タナケン教授の「プロティアン・キャリア」ゼミ

令和という新時代。かつてないほどに変化が求められる時代に、私たちはどこに向かって、いかに歩んでいけばいいのでしょうか。これからの<私>のキャリア形成と、人事という仕事で関わる<同僚たち>へのキャリア開発支援。このゼミでは、プロティアン・キャリア論をベースに、人生100年時代の「生き方と働き方」をインタラクティブなダイアローグを通じて、戦略的にデザインしていきます。

タナケン教授があなたの悩みに答えます!

2023年は、人的資本経営、キャリア自律、リスキリングが注目された1年でした。2024年は、これらに企業現場でより具体的に取り組んでいく実践の1年となります。

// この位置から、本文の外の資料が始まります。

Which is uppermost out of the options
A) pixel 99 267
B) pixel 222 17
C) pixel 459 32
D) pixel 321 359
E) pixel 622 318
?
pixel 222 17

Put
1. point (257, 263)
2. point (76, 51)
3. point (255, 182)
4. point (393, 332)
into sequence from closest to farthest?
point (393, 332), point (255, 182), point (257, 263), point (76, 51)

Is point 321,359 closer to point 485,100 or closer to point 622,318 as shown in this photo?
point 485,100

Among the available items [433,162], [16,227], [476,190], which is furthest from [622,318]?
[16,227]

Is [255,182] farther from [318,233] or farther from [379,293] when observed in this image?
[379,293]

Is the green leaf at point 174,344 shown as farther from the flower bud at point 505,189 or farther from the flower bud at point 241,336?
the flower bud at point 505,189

人的資本経営、キャリア自律、リスキリングをつなぐのが、「キャリアオーナーシップ経営」です。キャリアオーナーシップ経営の意味や意義については、第30回のプロティアン・ゼミでも取り上げています。

キャリアオーナーシップ経営が、サステナブル経営や人的資本経営とどう重なり、どう異なるのか。このあたりにも触れておく必要があるでしょう。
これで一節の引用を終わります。